> _GOAL OF THE EXERCISE_: Recast the items below as a Markdown table with the columns Row and Line. Number each row and skip any blank lines.

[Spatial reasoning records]

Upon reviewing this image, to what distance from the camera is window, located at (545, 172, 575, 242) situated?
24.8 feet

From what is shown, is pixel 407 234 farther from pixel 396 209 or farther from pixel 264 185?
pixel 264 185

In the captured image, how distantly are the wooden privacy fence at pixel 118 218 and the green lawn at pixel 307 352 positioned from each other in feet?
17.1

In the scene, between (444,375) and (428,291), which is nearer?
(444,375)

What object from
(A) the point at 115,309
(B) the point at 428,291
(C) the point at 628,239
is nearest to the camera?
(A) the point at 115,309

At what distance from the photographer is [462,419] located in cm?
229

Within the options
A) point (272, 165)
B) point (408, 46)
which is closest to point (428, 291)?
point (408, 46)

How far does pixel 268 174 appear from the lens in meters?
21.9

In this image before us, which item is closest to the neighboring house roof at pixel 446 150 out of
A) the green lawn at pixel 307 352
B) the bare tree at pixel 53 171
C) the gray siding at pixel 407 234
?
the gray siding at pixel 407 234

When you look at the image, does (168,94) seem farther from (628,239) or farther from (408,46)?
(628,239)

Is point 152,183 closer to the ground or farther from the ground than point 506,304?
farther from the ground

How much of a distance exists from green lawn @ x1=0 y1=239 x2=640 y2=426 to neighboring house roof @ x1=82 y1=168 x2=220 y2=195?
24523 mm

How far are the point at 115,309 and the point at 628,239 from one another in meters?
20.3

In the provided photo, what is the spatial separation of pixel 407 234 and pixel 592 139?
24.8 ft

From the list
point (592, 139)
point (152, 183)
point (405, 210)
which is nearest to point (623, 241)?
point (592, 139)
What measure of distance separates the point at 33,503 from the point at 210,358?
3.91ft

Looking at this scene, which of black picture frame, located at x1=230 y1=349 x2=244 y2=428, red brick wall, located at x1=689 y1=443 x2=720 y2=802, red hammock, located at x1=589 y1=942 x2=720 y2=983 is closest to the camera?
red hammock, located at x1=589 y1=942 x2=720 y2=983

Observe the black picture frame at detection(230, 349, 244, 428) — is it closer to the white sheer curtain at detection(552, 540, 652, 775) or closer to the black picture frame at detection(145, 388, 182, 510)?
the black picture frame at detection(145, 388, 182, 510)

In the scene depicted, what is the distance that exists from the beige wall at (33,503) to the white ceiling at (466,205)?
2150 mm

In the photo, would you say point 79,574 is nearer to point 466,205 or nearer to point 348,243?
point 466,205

> _SOLUTION TO THE PROBLEM_:
| Row | Line |
|---|---|
| 1 | Upon reviewing this image, to what distance from the camera is window, located at (545, 172, 575, 242) situated? |
| 2 | 24.8 feet |
| 3 | From what is shown, is pixel 407 234 farther from pixel 396 209 or farther from pixel 264 185? |
| 4 | pixel 264 185 |
| 5 | In the captured image, how distantly are the wooden privacy fence at pixel 118 218 and the green lawn at pixel 307 352 positioned from each other in feet? |
| 6 | 17.1 |
| 7 | In the scene, between (444,375) and (428,291), which is nearer? |
| 8 | (444,375) |
| 9 | What object from |
| 10 | (A) the point at 115,309 |
| 11 | (B) the point at 428,291 |
| 12 | (C) the point at 628,239 |
| 13 | is nearest to the camera? |
| 14 | (A) the point at 115,309 |
| 15 | At what distance from the photographer is [462,419] located in cm? |
| 16 | 229 |
| 17 | Within the options |
| 18 | A) point (272, 165) |
| 19 | B) point (408, 46) |
| 20 | which is closest to point (428, 291)? |
| 21 | point (408, 46) |
| 22 | How far does pixel 268 174 appear from the lens in meters? |
| 23 | 21.9 |
| 24 | In this image before us, which item is closest to the neighboring house roof at pixel 446 150 out of |
| 25 | A) the green lawn at pixel 307 352 |
| 26 | B) the bare tree at pixel 53 171 |
| 27 | C) the gray siding at pixel 407 234 |
| 28 | ? |
| 29 | the gray siding at pixel 407 234 |
| 30 | When you look at the image, does (168,94) seem farther from (628,239) or farther from (408,46)? |
| 31 | (628,239) |
| 32 | Is point 152,183 closer to the ground or farther from the ground than point 506,304? |
| 33 | farther from the ground |
| 34 | How much of a distance exists from green lawn @ x1=0 y1=239 x2=640 y2=426 to neighboring house roof @ x1=82 y1=168 x2=220 y2=195? |
| 35 | 24523 mm |
| 36 | How far are the point at 115,309 and the point at 628,239 from one another in meters? |
| 37 | 20.3 |
| 38 | In the provided photo, what is the spatial separation of pixel 407 234 and pixel 592 139? |
| 39 | 24.8 ft |
| 40 | From the list |
| 41 | point (592, 139) |
| 42 | point (152, 183) |
| 43 | point (405, 210) |
| 44 | which is nearest to point (623, 241)? |
| 45 | point (592, 139) |
| 46 | What measure of distance separates the point at 33,503 from the point at 210,358? |
| 47 | 3.91ft |
| 48 | Looking at this scene, which of black picture frame, located at x1=230 y1=349 x2=244 y2=428, red brick wall, located at x1=689 y1=443 x2=720 y2=802, red hammock, located at x1=589 y1=942 x2=720 y2=983 is closest to the camera? |
| 49 | red hammock, located at x1=589 y1=942 x2=720 y2=983 |
| 50 | Observe the black picture frame at detection(230, 349, 244, 428) — is it closer to the white sheer curtain at detection(552, 540, 652, 775) or closer to the black picture frame at detection(145, 388, 182, 510)? |
| 51 | the black picture frame at detection(145, 388, 182, 510) |
| 52 | In the scene depicted, what is the distance that exists from the beige wall at (33,503) to the white ceiling at (466,205)? |
| 53 | 2150 mm |
| 54 | In the photo, would you say point 79,574 is nearer to point 466,205 or nearer to point 348,243? |
| 55 | point 466,205 |